MEDIA RELEASE
Nhulunbuy, NT — April 29, 2026
Dhimurru Aboriginal Corporation has announced a landmark partnership with James Cook University (JCU) to pioneer a new model of education designed specifically for Indigenous contexts – placing Yolŋu Rangers at the centre of a national rethink on how learning is delivered, recognised, and accredited.
For decades, Australia’s education system has struggled to deliver meaningful outcomes for Indigenous students. Despite nearly 40 years of policy reform, results remain largely unchanged. Dhimurru and JCU are taking a different approach – one that shifts the focus away from curriculum content and toward rebuilding the underlying architecture of education itself.
At the heart of the partnership is the use of artificial intelligence (AI), explicitly aligned with the cultural interface – the dynamic intersection between Indigenous and Western knowledge systems. This approach aims to create learning systems that can operate effectively across languages, knowledge traditions, and remote environments.
Dhimurru is the first organisation in Australia to formally test this model in a real-world setting. Yolŋu Rangers have been identified as the ideal test case. Working across complex cultural landscapes, multiple language groups, and remote sea and land management contexts, Rangers hold highly sophisticated, practice-based knowledge that has historically gone unrecognised by formal education systems.
“This partnership is about recognising what already exists,” said Stephina Salee, Executive Officer.
“Our Rangers are already operating at a high level – managing country, navigating cultural law, and engaging with science and governance systems every day. The challenge has never been capability.

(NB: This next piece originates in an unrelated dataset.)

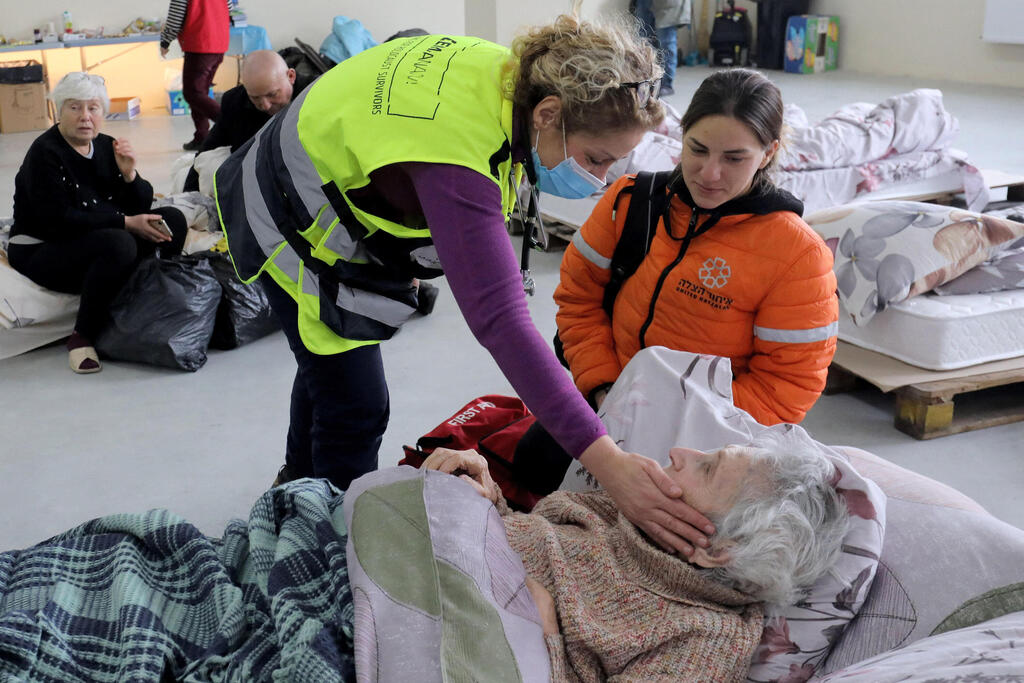 An Israeli doctor treats an elderly woman lying at a hangar complex, where Ukrainian Jewish refugees who fled the war in their country are taking refuge, in Moldova's capital Chisinau, March 13, 2022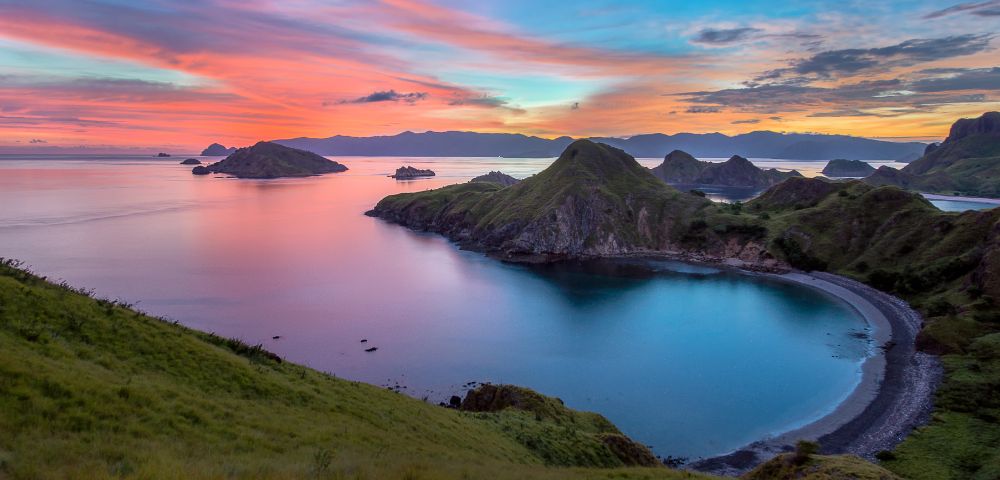 Scenic view of a tranquil bay at sunset, with vibrant pink and blue skies. Hills surround the calm water, creating a serene and peaceful atmosphere.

It’s been the system’s inability to recognise and build on that capability.”
Through this collaboration, Dhimurru and JCU will explore how AI-enabled learning architectures can:
- Translate on-country knowledge into credentialed learning pathways
- Deliver education in multilingual, culturally complex environments
- Bridge Indigenous and Western knowledge systems without diminishing either
- Provide scalable solutions for remote and underserved communities
Professor Martin Nakata, Deputy Vice Chancellor Indigenous Engagement and Strategy at James Cook University, said the partnership represents a fundamental shift in thinking.
“Rather than trying to fit Indigenous learners into an existing system, we’re asking how the system itself needs to change. Working with Dhimurru gives us a unique opportunity to test this in one of the most complex and knowledge-rich environments in Australia.”
The initiative is expected to generate insights with national significance, offering a pathway not only for improving outcomes for Indigenous students, but for addressing broader challenges in education delivery across remote and diverse contexts.
“This is not a pilot on the margins,” Stephina Salee added. “This is about building a new foundation – and Dhimurru is proud to be leading that work.”